People should avoid using electronic devices 90 minutes to 2 hours before bedtime to avoid effects of blue light on sleep.
2. Don't drink alcohol before bed
Many people believe that drinking alcohol will help them sleep better, but alcohol can actually disrupt sleep.
It mostly makes people get up at night to go to toilet more often. Drinking alcohol before bed also increases risk of sleep disorders such as sleepwalking, sleep apnea, paralysis, and decreased melatonin production.

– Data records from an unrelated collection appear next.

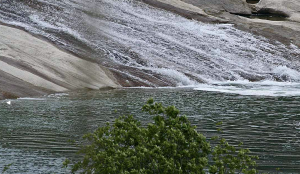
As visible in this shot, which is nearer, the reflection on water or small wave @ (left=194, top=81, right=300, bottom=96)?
the reflection on water

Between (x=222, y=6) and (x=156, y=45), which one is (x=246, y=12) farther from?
(x=156, y=45)

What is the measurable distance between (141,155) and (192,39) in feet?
114

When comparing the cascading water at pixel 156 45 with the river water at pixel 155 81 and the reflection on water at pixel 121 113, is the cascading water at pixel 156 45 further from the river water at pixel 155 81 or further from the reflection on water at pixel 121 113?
the reflection on water at pixel 121 113

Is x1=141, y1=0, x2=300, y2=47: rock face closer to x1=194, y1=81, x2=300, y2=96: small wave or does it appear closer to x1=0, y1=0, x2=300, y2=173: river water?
x1=0, y1=0, x2=300, y2=173: river water

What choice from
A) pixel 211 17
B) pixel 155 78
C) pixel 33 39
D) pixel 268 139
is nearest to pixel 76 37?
pixel 33 39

3. Control your room temperature
In addition to avoiding electronics and alcohol, people may wish to avoid heat at night. Cooler temperatures of 65 to 67 degrees Fahrenheit can help improve sleep.
Hot regions affect sleep efficiency as people wake up more often during night. It also delays REM sleep, final sleep cycle associated with dreams.
Another benefit of chilling out at night is that brown fat becomes more active, which helps burn calories even while you sleep.
This is one of most common tips experts give to help people improve their sleep quality and quantity. Physical activity during day promotes deep sleep at night and increases melatonin production.
Studies also show that people who exercise regularly are less likely to suffer from certain sleep disorders, such as insomnia.
Finally, if you have long-term insomnia or other sleep disturbances and are still unable to improve condition with various methods you use, it is recommended that you go to a regular hospital in time, as long-term sleep disturbances are harmful to health, immunity and human intellect. , Memory, attention and many other aspects are very damaging and even lead to more serious problems such as depression and anxiety.
So, don't ignore "little thing" of sleep, because it's not a little thing!